Peter Newman is a cheerful sort of chap. When he’s not writing novels of his own, he’s also well known for the role of the murderous butler in the popular book podcast, Tea & Jeopardy. Newman’s previous series, The Vagrant and its sequels, was a grim dark blend of high fantasy, techno-weirdness and grinding but compelling narrative.
It would be inaccurate to say that The Deathless is more of the same, as the author has clearly improved in terms of nuance and approach. Newman has created a new and original world for his latest series and yet his basic style and motif remain unchanged. Or to put it another way, if you loved The Vagrant you’re going to be delighted by The Deathless.

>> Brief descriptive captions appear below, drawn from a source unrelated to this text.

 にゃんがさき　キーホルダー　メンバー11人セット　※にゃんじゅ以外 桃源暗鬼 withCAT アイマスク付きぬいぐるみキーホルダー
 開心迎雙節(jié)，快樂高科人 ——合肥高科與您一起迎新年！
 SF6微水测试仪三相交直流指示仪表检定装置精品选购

The story revolves around the machinations of the titular Deathless. These are ‘sort of immortal’ beings who have their souls ‘re-housed’ in the bodies of their descendants upon death. Their primary duty is to fight back the hordes of demons that infest the world. They have a collection of wonderful toys, including incredible armour and weapons that allow for some spectacular action scenes. Monsters lurk in the Wilds, each with its own horrible abilities and gifts to employ on any mortal dumb enough to stray off the path. Humanity, for the most part, shelters itself via vast crystalline mega-structures, connected by the impressive ‘God Roads’. The delicate balance collapses when one of the houses seemingly loses its grip on reality and their actions (and lack of action) seem to threaten the delicate balance that keeps everyone alive.

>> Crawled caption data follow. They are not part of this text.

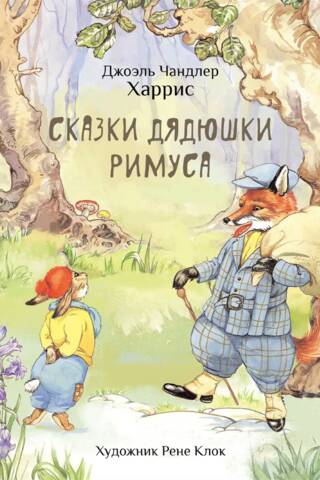 Сказки дядюшки Римуса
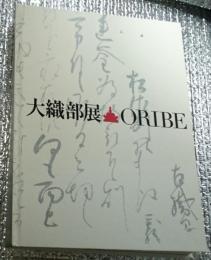 大織部展 Oribe古田織部四〇〇年忌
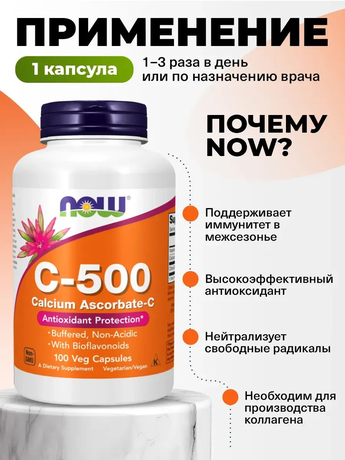 Фото NOW Витамин С-500, капсулы массой 828 мг, 100 шт.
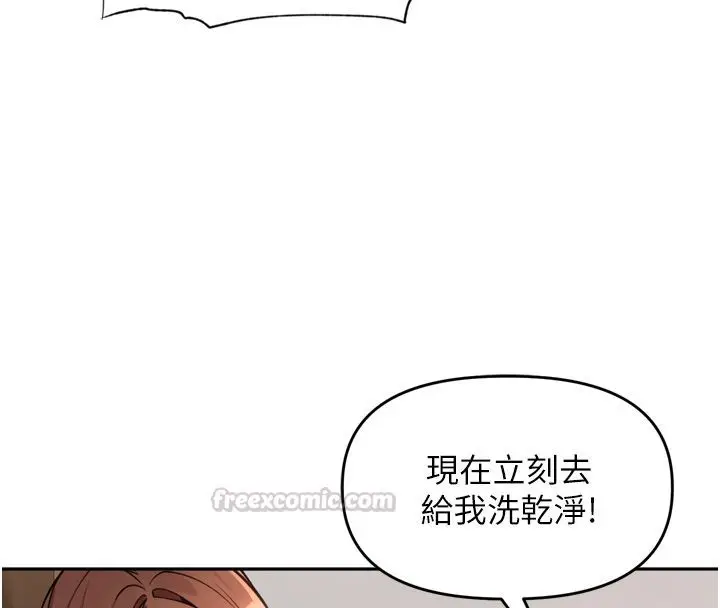 漫画《里长孙子开麦啦》第44话第45张图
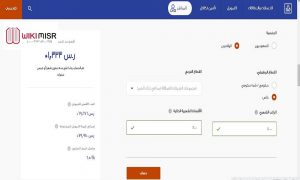 حاسبة الراجحي لمعرفة قيمة التمويل الشخصي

The Deathless has that addictive blend of gritty super-science and high fantasy aesthetic that will be familiar to fans of the likes of Nemesis the Warlock, Warhammer 40,000 and Krull. However, all of this is accomplished with a unique smoothness that makes the world as believable as it is ridiculous. The actual plot is one of warring families and internecine politics, interspersed with weird ideas, horrible creatures and multiple perspectives. Newman integrates world-building into his storytelling effortlessly and the pacing is exceptionally well judged. You find yourself at the end of the book in a flash and are immediately left wanting more; a pretty impressive feat for episodic fantasy storytelling.